Shortly after he was ordained at age 39, news broke that nearly 90 priests in Boston had sexually abused children for years and the diocese coordinated to cover it up.

“I have to admit it was very hard as a brand new priest,” Gargotta said. “I was so proud to be a priest, and all of a sudden I wondered if I should even have my (clergy) shirt on.”

He described a time when he was in the Pittsburgh airport, shortly after the Boston Globe’s story broke.

“This little boy wandered over to me. And this lady — I didn’t touch him or anything — she just screams, ‘Get away from that man!’ And I’m just standing there like this,” Gargotta said with his hands up.

“I started wearing my collar a lot less for about a year or two,” he said.

If he learned anything from the first scandal he weathered, it’s that people need stability in tumultuous times.

“They need to face the emotions, tell God how they feel, first in prayer. Whatever they want to do, they want to scream, talk, cry — do all that. They should make the diocese know how they feel. Then, if they trust their pastor or priest, pour your heart out, talk to them,” he said.

That could be hard for some St. Bernadette parishioners as a new priest is introduced Oct. 15.

Ray Grego, 70, has been a member at St. Bernadette since 1965. He called the contents of the grand jury report “terrible” and is troubled by the church’s plan to move forward with its reconfiguration.

“(Bishop Zubik) is uprooting our priests — we’re devastated. Some people really are depressed over it. They’re taking (Gargotta) out. So who do you go to?” he said.
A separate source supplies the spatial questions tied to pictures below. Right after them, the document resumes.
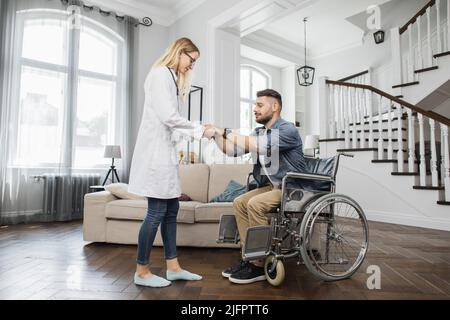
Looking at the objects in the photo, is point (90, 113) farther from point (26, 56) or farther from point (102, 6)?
point (102, 6)

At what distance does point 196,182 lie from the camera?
3.07 meters

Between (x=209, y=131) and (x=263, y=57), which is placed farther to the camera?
(x=263, y=57)

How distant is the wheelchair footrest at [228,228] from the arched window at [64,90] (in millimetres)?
3000

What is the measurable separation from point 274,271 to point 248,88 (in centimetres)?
579

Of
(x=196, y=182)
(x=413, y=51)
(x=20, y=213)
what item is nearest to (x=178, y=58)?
(x=196, y=182)

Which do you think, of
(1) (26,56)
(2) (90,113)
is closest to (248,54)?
(2) (90,113)

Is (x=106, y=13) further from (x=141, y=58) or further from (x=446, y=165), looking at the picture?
(x=446, y=165)

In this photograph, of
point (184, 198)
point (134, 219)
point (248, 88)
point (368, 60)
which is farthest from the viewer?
point (248, 88)

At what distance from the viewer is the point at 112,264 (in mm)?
2055

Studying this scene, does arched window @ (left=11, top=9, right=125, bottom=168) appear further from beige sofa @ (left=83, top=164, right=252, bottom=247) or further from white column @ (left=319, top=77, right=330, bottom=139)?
white column @ (left=319, top=77, right=330, bottom=139)

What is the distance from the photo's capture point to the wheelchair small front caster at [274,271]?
Result: 1.60 meters

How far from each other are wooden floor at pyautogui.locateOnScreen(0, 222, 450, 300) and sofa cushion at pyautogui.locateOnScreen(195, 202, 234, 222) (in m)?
0.26

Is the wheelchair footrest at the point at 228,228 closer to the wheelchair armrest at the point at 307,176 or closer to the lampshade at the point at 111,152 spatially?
the wheelchair armrest at the point at 307,176
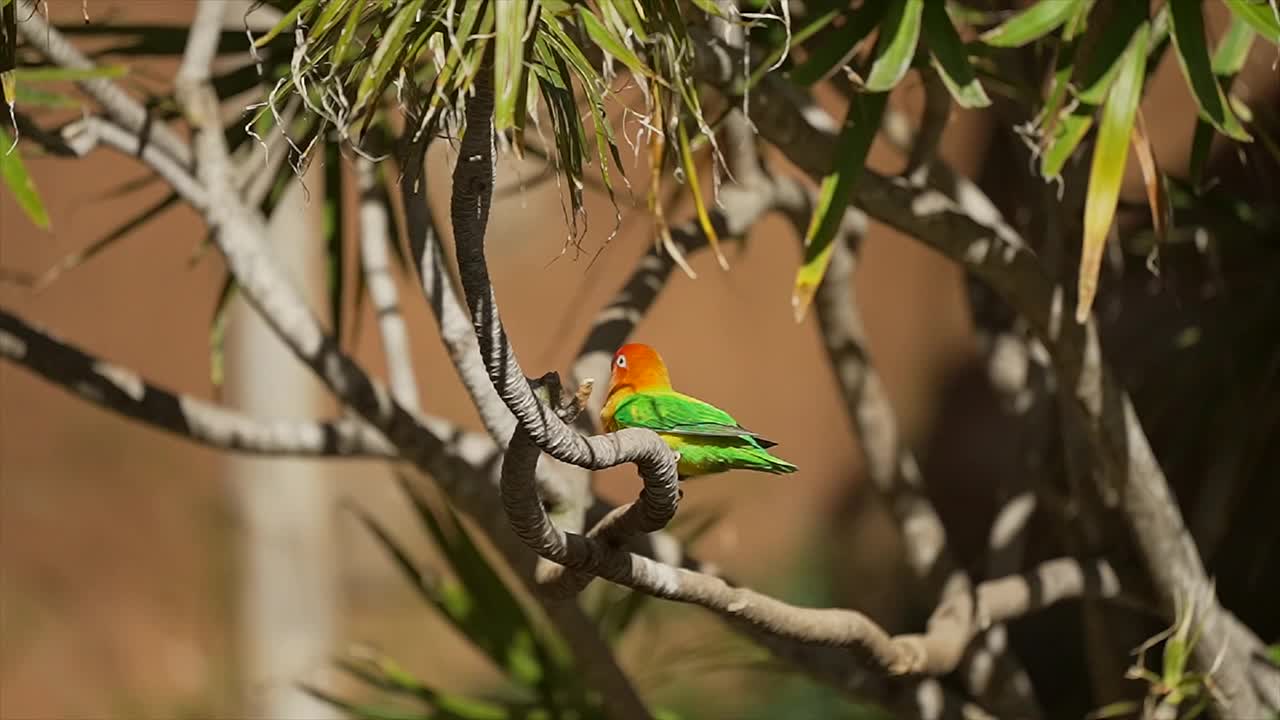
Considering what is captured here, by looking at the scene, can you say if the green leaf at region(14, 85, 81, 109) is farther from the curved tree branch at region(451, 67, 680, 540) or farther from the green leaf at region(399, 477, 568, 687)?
the curved tree branch at region(451, 67, 680, 540)

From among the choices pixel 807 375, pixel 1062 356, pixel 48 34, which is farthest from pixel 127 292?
pixel 1062 356

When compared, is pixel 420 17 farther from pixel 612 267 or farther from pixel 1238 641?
pixel 612 267

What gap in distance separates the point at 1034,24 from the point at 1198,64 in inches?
5.6

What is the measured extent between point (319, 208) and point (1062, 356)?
3033 mm

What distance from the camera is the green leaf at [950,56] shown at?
1175 mm

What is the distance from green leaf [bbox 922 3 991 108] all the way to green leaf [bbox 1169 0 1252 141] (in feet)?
0.57

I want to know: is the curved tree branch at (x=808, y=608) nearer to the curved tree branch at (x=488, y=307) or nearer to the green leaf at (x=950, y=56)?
the curved tree branch at (x=488, y=307)

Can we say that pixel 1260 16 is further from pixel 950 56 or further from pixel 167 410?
pixel 167 410

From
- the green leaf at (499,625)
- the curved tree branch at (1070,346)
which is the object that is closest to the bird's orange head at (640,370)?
the curved tree branch at (1070,346)

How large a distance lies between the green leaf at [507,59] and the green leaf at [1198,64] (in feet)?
2.29

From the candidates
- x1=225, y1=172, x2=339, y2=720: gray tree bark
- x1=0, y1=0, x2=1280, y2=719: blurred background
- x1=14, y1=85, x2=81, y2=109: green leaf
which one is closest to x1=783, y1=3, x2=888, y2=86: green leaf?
x1=14, y1=85, x2=81, y2=109: green leaf

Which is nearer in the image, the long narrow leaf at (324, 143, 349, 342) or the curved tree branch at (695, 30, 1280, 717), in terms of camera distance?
the curved tree branch at (695, 30, 1280, 717)

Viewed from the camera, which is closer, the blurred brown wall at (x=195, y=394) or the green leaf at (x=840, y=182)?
the green leaf at (x=840, y=182)

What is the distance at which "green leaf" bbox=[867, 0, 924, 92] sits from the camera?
1151mm
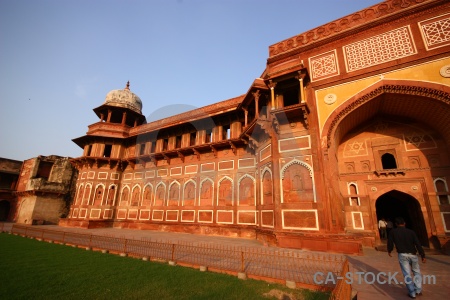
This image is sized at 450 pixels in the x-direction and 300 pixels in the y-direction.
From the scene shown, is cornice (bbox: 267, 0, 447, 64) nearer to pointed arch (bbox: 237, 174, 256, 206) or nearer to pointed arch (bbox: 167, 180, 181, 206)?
pointed arch (bbox: 237, 174, 256, 206)

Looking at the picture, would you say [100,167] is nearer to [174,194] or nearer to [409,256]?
[174,194]

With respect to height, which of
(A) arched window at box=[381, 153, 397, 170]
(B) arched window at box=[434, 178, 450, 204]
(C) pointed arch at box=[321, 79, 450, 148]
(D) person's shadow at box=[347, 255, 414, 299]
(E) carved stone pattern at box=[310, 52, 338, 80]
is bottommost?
(D) person's shadow at box=[347, 255, 414, 299]

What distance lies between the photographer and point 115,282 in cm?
458

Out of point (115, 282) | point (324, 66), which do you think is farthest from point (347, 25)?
point (115, 282)

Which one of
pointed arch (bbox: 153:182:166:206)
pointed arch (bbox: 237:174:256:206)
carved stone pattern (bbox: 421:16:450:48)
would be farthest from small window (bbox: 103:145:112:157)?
carved stone pattern (bbox: 421:16:450:48)

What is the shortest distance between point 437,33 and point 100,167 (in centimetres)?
2261

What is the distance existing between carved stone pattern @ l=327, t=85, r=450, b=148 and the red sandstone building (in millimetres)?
39

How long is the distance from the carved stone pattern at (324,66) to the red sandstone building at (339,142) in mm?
47

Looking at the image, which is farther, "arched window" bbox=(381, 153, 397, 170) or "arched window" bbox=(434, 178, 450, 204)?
"arched window" bbox=(381, 153, 397, 170)

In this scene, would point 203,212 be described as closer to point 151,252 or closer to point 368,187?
point 151,252

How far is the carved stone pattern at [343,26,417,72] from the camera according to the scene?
920 cm

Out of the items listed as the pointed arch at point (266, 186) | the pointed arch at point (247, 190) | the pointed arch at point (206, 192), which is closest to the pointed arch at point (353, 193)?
the pointed arch at point (266, 186)

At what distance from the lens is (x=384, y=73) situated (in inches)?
368

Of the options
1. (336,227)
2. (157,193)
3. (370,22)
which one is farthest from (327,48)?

The sweeping grand jury report alleges Cardinal Wuerl did not adequately deal with pedophile priests during his tenure as bishop of Pittsburgh from 1988 to 2006.

Wuerl has said he plans to talk to Pope Francis about his resignation.

Calls for Zubik’s resignation soon followed August’s report. The bishop has denied the church covered up the abuse and detailed how the church has adopted internal reforms to address abuse.

For Grego, that’s not enough.

“I hope they’re removed. As long as these two are (active), I don’t see how we can move on from this,” Grego said.

Meanwhile, Gargotta has worked to make the Oct. 15 transition as smooth as possible — both for himself and his parishioners. He said he’s met with around 50 parishioners to talk about a variety of anxieties.

“Some of them have had a baptism or a marriage done by one of the priests on the list. They feel like it’s invalid — dirty,” Gargotta said.

But most of them, he said, plead with their priest to stay at their home parish.

“Not a day goes by that someone doesn’t ask me if I can stay here,” the priest said.

‘God wants them back’

Christine Gurski, 76, a St. Bernadette parishioner from Murrysville, greeted Gargotta from an outdoor bench as he walked by just outside the church’s main doors shortly after celebrating a weekday Mass.

“He’s one of the good ones,” she said of Gargotta.

“I just hope the people who suffered will find peace,” Gurski added in reference to the grand jury report. “If they left, come back. We still feel they belong. God wants them back.”

Gargotta said the church has not experienced a decline in parishioners and donations since the grand jury report published. Instead, he said there has been a 10 percent decline in both membership and donations since April, when Bishop Zubik detailed the diocese’s reshuffling.

That fact underscores his feelings about leaving his parishioners.

“I’ll miss them,” Gargotta said. “I really know the people here more than the other parishes I’ve served.”

Moving forward, Gargotta said, parishioners should be afforded the truth from their priests and deacons.

“They need love and honesty — the truth. And they need our sacrificial time, not to be brushed off,” he said.

But Gargotta is optimistic of the parish’s future with the other parts of the grouping.

“We’re working as one — it’s a new family, new life,” he said.